Non Performing Loan Workout
- 01:39
Non Performing Loan Workout
Transcript
Okay, Bank A's granted 100 million of auto loans, and, oh no, it looks like there's been some objective evidence of impairment. It looks like there's been some kind of loss event on row six. And in fact, under IFRS 9, we'd classify this at stage three. So we need to create an expected loss provision based on the lifetime information. So let's go and grab the gross loan amount of 100 above. And if we're gonna calculate the expected credit loss provision, we better go and grab that gross loan amount and multiply it by the lifetime probability of default and multiply that by the lifetime loss given default, so we've got 0.8. Now of course, our net loan is gonna be the gross loan subtract the expected credit loss provision. And now we need to think about interest income.

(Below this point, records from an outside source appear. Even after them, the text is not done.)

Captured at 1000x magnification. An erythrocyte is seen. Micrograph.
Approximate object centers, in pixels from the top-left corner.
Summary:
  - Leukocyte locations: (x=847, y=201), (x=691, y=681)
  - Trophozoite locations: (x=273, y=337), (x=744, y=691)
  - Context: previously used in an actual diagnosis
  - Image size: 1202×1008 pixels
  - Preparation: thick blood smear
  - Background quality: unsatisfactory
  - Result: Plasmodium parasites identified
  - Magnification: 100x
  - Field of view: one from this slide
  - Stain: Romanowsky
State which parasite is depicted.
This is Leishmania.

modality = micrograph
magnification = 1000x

Now, let's be honest here, if we've had this loss event that we know we're not gonna collect all of the principle, so of course what we absolutely must do under IFRS 9 when we calculate interest income, is grab the interest rate, here we've got 10%, and multiply that out by the net amount. Hopefully you can see that it just wouldn't make sense to multiply it by the gross amount if we've had an actual loss event and we know we're not gonna collect all of that principle. And I think it's worth saying that the treatment here, grabbing the net loan amount, is in fact different to the treatment that we saw under stage one and stage two.